| Extract |
********

Author: Basil Hall Chamberlain
Publisher: Stone Bridge Press, Inc.
Release Date: 2007-04-01
An engaging collection about everything from the abacus to zoology in Japan, designed to preserve knowledge about a society that was modernizing beyond recognition. This book remains an erudite source of information about culture, history, art, religion, and daily life. Basil Hall Chamberlain (1850–1935) lived in Japan for thirty-five years and was one of the foremost Japanologists of his day.

********

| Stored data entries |
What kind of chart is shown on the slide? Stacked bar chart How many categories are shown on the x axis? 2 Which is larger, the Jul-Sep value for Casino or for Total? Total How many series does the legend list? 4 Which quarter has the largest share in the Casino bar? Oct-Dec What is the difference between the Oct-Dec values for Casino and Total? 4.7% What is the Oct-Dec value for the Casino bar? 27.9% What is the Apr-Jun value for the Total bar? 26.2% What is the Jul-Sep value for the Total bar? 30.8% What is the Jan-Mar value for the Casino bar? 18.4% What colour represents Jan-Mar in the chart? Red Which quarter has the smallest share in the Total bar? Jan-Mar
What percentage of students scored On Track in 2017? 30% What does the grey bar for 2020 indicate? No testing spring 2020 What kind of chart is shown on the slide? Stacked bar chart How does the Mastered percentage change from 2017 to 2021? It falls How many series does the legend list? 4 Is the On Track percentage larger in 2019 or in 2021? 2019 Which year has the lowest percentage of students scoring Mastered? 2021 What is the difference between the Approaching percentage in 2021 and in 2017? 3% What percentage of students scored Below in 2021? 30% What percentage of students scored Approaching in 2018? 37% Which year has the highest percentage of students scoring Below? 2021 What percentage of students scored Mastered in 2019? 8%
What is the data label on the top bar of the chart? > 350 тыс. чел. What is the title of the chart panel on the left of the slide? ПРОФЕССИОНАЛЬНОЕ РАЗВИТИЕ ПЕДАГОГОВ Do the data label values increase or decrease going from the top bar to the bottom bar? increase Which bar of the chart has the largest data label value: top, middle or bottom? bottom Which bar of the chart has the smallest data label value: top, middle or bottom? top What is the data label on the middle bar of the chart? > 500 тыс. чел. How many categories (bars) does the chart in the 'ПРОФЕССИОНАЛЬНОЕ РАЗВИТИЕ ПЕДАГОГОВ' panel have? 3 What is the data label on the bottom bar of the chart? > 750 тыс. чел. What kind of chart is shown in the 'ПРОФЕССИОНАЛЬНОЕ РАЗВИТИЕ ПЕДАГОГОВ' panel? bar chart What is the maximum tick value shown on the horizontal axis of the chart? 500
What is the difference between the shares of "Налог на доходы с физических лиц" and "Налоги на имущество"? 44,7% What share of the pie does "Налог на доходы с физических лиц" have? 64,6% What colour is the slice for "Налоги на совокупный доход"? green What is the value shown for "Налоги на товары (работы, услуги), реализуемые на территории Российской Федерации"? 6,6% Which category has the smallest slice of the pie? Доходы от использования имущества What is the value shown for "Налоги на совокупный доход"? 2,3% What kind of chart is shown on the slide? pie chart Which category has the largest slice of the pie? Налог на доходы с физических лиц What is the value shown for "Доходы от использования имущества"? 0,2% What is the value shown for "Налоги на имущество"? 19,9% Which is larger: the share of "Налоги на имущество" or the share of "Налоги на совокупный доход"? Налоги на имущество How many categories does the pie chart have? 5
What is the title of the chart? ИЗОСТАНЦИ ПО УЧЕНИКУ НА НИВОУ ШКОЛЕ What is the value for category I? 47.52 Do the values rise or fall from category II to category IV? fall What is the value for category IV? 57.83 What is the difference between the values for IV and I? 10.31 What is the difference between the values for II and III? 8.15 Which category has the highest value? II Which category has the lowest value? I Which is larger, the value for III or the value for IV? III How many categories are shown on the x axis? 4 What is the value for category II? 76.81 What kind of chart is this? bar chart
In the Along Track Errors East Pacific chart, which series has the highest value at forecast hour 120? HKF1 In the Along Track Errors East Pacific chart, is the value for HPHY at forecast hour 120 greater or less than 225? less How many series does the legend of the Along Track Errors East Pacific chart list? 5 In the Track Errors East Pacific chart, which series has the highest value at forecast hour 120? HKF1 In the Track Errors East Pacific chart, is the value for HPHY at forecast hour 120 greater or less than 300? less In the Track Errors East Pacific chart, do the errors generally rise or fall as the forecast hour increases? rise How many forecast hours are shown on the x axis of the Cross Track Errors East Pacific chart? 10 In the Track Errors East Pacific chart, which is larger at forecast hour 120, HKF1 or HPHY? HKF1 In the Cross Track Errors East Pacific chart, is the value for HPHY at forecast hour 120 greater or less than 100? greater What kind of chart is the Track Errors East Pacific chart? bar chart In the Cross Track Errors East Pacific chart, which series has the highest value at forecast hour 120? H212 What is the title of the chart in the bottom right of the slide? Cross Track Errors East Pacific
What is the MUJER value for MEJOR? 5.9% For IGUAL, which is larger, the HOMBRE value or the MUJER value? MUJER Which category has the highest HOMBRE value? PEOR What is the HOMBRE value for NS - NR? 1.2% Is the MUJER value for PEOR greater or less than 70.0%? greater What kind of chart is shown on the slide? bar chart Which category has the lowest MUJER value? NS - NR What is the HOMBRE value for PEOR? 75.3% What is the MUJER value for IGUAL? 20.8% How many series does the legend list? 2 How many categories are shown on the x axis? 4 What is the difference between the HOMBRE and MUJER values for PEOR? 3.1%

********

| To do |
1. Answer these questions using the book description:
(a) Which company published the book?
(b) For how many years did Basil Hall Chamberlain live in Japan?
(c) What release date is given?
2. Reproduce the book description word for word, starting at "Author: Basil Hall" and ending at "of his day.".
3. List every subject that the book description says the book is a source of information about.

| Task responses |
1.
(a) Stone Bridge Press, Inc.
(b) Thirty-five years
(c) 2007-04-01

2.
Author: Basil Hall Chamberlain
Publisher: Stone Bridge Press, Inc.
Release Date: 2007-04-01
An engaging collection about everything from the abacus to zoology in Japan, designed to preserve knowledge about a society that was modernizing beyond recognition. This book remains an erudite source of information about culture, history, art, religion, and daily life. Basil Hall Chamberlain (1850–1935) lived in Japan for thirty-five years and was one of the foremost Japanologists of his day.

3.
culture
history
art
religion
daily life